Valdez-Villarreal eluded authorities for years and after the death of cartel leader Arturo Beltran-Leiva in December 2009, he launched a brutal battle for control. As the leader of Los Negros, he participated in the tortures he filmed and even recruited police officers and members of rival cartels as informants.

He was finally captured during a firefight with Mexican authorities in a country house northwest of Mexico City in 2010. At the time of his capture, he was the only American citizen ever to rise so high in the ranks of Mexico’s cartels.

“It is very strange what is happening in the United States that Valdez-Villarreal is not listed among the detainees and we want to know where he is,” Mexican President Andrés Manuel López Obrador said at a press conference. “There is no reason for him to leave prison because he was sentenced to many years, unless there was some kind of agreement.”

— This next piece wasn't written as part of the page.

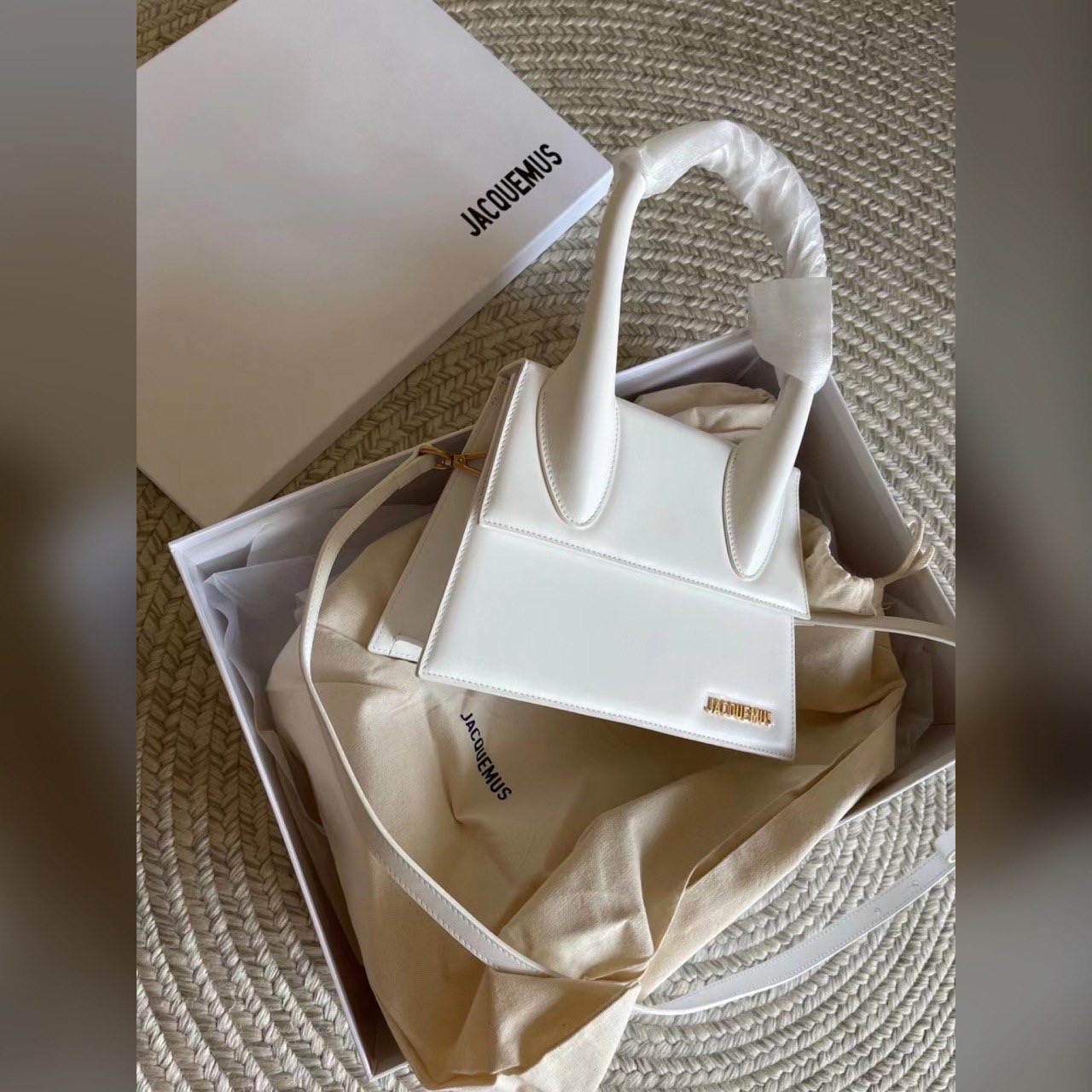 Jacquemus bag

Experts say Valdez-Villarreal says he may have made a deal with federal authorities. “He may be providing information on high-ranking cartel members, but even if that’s the case, I can’t see him being released from custody,” said Robert Almonte, a security consultant and former Texas deputy sheriff.

A Bureau of Prisons spokesman declined to say why Valdez-Villarreal is no longer in federal custody, but said there could be many reasons. Inmates can be temporarily removed from the site if they are undergoing court hearings, medical treatment or “other reasons” that were not specified.